▶ _Source material_:
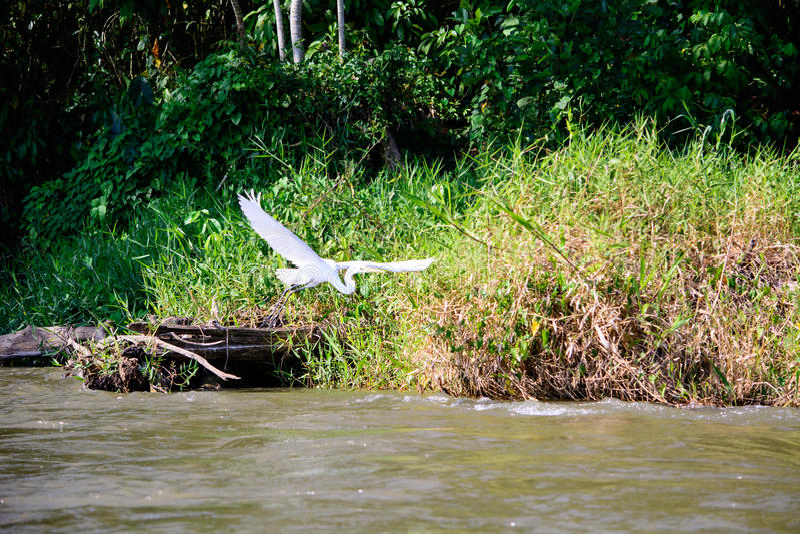 Egret w locie fotografia stock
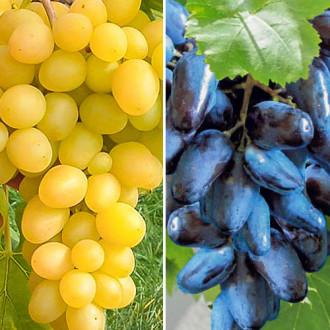 superpredlojenie-komplekt-vinograda-giganty-iz-4-sajencev-set3.jpg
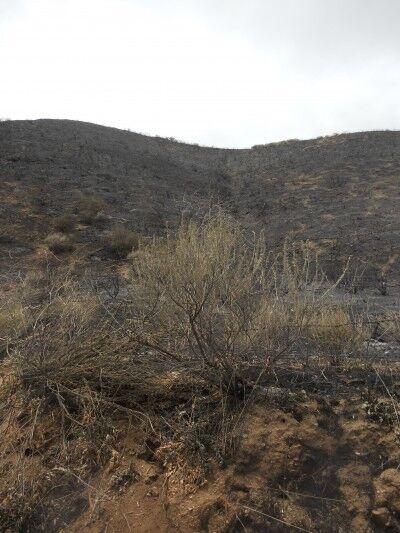 Fire near Pinnacles National Mounument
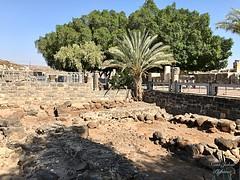 3 - Kafarnaum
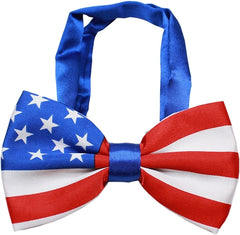 American Flag Bow Tie and Pin Set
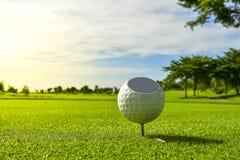 La boule de golf a mis dessus l'herbe verte du terrain de golf image stock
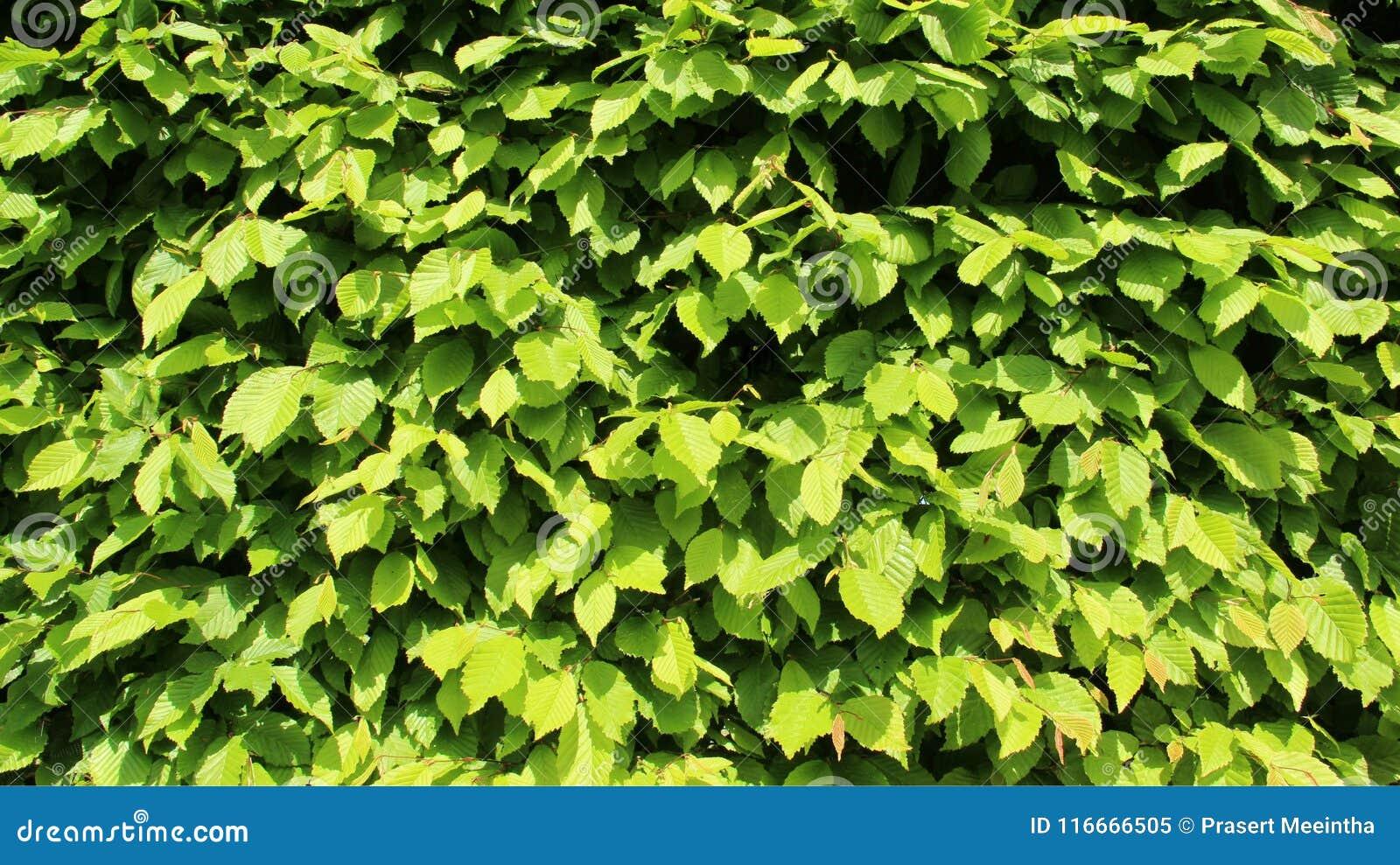 绿色年轻人留下篱芭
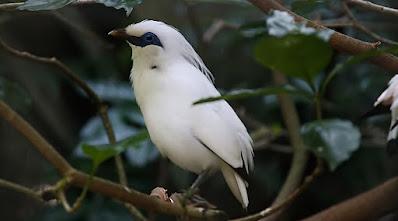 Klasifikasi, Ciri, Habitat & Populasi Jalak Bali. Burung ini memiliki ciri bulu halus berwarna putih di seluruh tubuhnya.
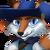 056 FoxDuelist Portrait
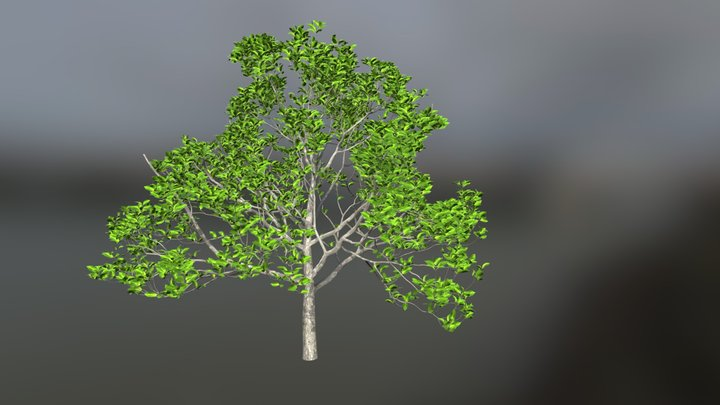 Cherry with leaves 3D Model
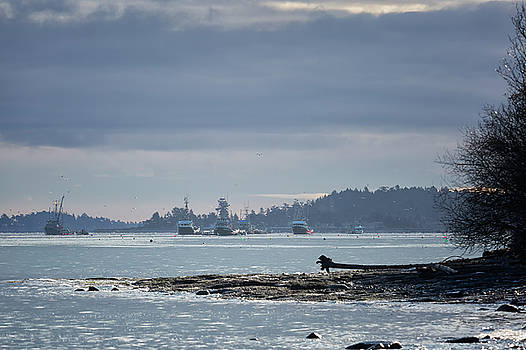Seiners in the Bay 2 by Randy Hall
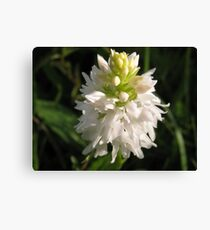 O'Kelly's Spotted-orchid  Canvas Print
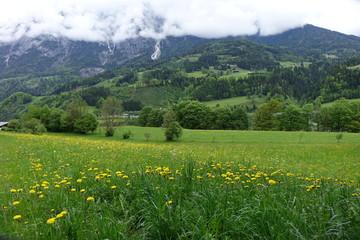 Région de Werfen 31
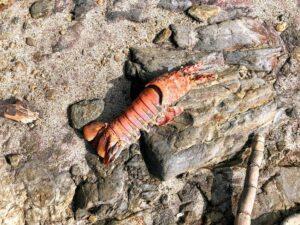 CA spiny lobster san diego salt water fishing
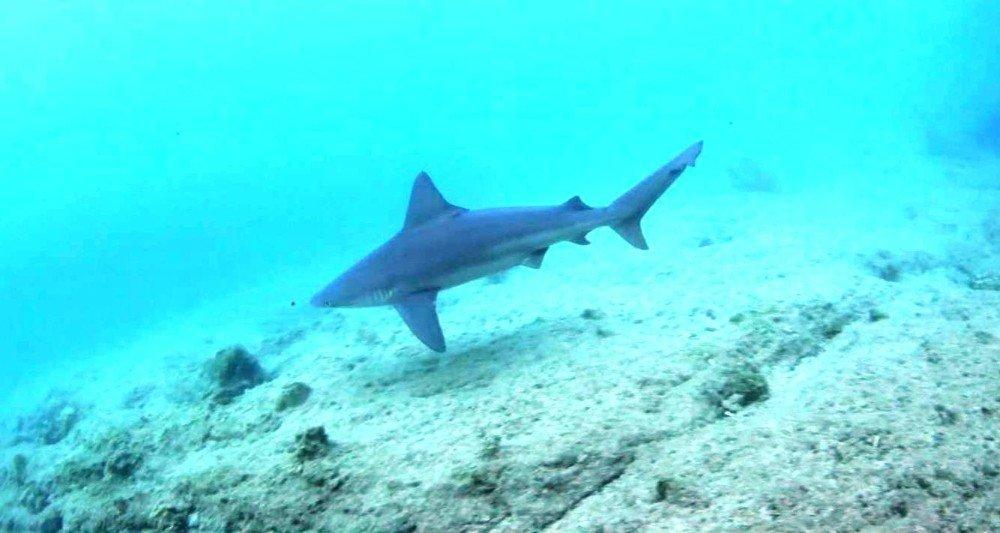 Ege Denizi'nde görülen köpek balıklarının sırrı ortaya çıktı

▶ _What you need to do_:
Restate word for word the lines running from the one with "La boule de" to the end of the entries; pictures are to be left out.

▶ _Exercise solution_:
 La boule de golf a mis dessus l'herbe verte du terrain de golf image stock
 绿色年轻人留下篱芭
 Klasifikasi, Ciri, Habitat & Populasi Jalak Bali. Burung ini memiliki ciri bulu halus berwarna putih di seluruh tubuhnya.
 056 FoxDuelist Portrait
 Cherry with leaves 3D Model
Seiners in the Bay 2 by Randy Hall
 O'Kelly's Spotted-orchid  Canvas Print
 Région de Werfen 31
 CA spiny lobster san diego salt water fishing
 Ege Denizi'nde görülen köpek balıklarının sırrı ortaya çıktı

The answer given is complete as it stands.